PCD director-general Sirithan Pairoj-boriboon admitted the errors as "some shortcomings" but will not delay or cancel the project. "Our weakness is that we did not conduct public hearings and we did not consult the villagers. We only inquired from the Tambon Administration Organisation (TAO). "I have to apologise for this. "The villagers are raising logical concerns. If they did not raise these issues, we would not know about it," said Sirithan after a round of questions from Klong Dan residents.

However he insisted that to cancel the project is impossible as the project is now 50 percent completed.

ADB representative Warren Evan repeated the ADB's major policies of poverty reduction as well as environmental health.

Dawan responds: "Our area is a green area. It is a food source of the country. We have jobs, we have never been hungry. Our way of life was not affected by the country's economic crisis. Is this not what the ADB ostensibly wants to promote? Why change it?"Despite accusations that they are producing groundless and attention-seeking protests, locals have found that their concerns are supported by academics and independent studies. (More details about these studies will be published next week.)

━━━━

DIRECTIVE 1
In the Klong Dan passage, how much of the project is already completed?
DIRECTIVE 2
Revise the Klong Dan passage from the words "ADB representative Warren" through "published next week.)", replacing "food source" with "food supply".

DATA EXTRACT
━━━━

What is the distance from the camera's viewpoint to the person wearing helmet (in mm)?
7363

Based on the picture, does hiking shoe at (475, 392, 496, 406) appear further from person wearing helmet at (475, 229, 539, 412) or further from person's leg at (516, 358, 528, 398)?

━━━━

FULL ANSWER 1
The project is 50 percent completed.

FULL ANSWER 2
ADB representative Warren Evan repeated the ADB's major policies of poverty reduction as well as environmental health.

Dawan responds: "Our area is a green area. It is a food supply of the country. We have jobs, we have never been hungry. Our way of life was not affected by the country's economic crisis. Is this not what the ADB ostensibly wants to promote? Why change it?"Despite accusations that they are producing groundless and attention-seeking protests, locals have found that their concerns are supported by academics and independent studies. (More details about these studies will be published next week.)